Monday, 28th September.
Your letter of the 21st, written, I suppose, at Dr. Brown's, is just come in, and relieves me from a weight of anxiety about your health. I am sorry, however (very sorry), that you are not at Frederick's, and am not absolutely either pleased or satisfied with the change.
Of attention and tenderness you will receive not only enough, but a great deal too much; and an indulgence to every inattention, awkward habit, and expression, which may lead you to imagine them to be so many ornaments: as to your language, I shall expect to find it perfectly infantine. As to studies or lessons, I do not know which of them you allude to, as you do not say what books you have taken up. If Mr. Leshlie is your only master, as I suppose, your lesson must be larger than ever heretofore. Your translation of the comedy into French, if not finished, must go on; and if finished, something similar must be taken up. Some English or French history must employ a little of every day. I hope you will ride on horseback daily if the weather should permit—Sam [6] always with you. Visit your neighbours B. B. as often as you please, taking very great care not to surfeit the family with your charming company, which may happen much sooner than you would be inclined to believe.

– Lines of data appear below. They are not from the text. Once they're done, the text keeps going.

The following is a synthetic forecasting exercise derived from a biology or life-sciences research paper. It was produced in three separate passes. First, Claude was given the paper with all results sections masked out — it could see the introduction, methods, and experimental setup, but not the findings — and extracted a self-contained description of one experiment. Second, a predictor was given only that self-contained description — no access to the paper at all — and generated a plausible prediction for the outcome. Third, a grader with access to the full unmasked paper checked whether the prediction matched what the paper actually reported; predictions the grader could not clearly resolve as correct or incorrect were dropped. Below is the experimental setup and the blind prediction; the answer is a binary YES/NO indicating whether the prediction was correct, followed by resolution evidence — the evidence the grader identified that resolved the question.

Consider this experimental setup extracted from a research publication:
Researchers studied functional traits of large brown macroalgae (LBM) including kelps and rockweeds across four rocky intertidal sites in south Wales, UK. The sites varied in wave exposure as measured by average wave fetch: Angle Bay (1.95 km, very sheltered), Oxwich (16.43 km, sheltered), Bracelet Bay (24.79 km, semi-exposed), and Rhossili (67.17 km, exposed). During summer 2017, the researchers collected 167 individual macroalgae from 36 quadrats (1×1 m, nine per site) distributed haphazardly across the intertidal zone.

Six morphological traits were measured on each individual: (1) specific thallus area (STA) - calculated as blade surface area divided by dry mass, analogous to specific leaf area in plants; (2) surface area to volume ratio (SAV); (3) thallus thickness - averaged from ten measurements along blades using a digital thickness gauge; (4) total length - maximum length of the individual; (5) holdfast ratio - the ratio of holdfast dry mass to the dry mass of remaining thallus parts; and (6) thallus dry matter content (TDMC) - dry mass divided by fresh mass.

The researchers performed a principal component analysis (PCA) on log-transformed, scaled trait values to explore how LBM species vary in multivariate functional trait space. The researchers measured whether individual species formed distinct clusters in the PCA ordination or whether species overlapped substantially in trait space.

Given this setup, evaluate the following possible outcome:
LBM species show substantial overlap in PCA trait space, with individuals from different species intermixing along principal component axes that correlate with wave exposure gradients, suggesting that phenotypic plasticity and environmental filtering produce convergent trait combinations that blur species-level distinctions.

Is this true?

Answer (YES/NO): NO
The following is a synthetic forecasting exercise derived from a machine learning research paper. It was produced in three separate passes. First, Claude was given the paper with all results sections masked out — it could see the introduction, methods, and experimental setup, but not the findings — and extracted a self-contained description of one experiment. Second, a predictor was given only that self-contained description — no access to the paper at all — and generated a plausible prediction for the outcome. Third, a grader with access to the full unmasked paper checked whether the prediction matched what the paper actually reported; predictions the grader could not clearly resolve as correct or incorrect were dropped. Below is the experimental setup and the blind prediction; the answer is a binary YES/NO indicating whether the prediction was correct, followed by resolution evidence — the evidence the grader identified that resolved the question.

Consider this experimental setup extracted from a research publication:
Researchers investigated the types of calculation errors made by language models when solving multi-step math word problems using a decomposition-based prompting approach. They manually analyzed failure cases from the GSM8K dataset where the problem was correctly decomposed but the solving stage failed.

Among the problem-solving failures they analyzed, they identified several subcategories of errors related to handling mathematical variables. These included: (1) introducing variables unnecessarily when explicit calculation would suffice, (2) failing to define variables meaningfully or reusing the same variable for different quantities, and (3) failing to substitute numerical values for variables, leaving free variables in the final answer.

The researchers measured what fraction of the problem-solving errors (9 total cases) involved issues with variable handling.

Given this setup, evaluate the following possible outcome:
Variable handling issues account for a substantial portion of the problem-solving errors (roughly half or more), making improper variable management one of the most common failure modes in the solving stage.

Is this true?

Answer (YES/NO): NO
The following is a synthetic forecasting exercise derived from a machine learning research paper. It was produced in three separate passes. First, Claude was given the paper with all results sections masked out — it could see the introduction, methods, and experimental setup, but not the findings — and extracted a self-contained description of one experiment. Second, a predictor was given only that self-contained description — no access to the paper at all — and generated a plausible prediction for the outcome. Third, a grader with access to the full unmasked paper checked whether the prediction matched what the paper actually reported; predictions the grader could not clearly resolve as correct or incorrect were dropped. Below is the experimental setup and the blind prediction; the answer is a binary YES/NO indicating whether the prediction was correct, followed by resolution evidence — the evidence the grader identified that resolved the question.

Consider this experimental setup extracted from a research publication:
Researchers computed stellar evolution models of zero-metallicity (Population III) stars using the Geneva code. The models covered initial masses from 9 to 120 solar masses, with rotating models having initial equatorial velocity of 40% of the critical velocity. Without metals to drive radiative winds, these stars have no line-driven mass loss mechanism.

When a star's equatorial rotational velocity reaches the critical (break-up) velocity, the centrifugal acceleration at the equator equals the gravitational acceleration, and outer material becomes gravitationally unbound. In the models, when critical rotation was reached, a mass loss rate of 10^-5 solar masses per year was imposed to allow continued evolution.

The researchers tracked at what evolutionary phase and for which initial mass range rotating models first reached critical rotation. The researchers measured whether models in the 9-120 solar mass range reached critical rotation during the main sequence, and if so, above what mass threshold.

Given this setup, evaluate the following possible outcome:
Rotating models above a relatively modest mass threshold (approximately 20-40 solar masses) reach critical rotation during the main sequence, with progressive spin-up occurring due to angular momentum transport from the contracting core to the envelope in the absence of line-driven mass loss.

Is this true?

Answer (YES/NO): NO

You ought to be out of the Odyssey before this will reach you, counting only two hundred lines a day since we parted. You may begin the Iliad, if you please. Since you are at uncle B.'s, I will not now pretend to inquire into the motives, much less to censure. I have no doubt but you meant to do the best, and I now hope you will endeavour to make the best of it, and bad enough that will be, with respect to all improvement, if I am not disappointed.
Pray allot an hour for your journal, and never let it be a day in arrear. I shall consider this as occupying usefully the hour which used to be Hewlet's or Meance's. At any rate, let me not, on my return, have occasion to apply to you the motto,
"Strenua me exercet inertia,"
nor that other of
"Operose nihil agit."
But so improve your time that you may with pleasure review and commit it to journal.
——"Hoc est, Vivere bis, vitâ priori frui."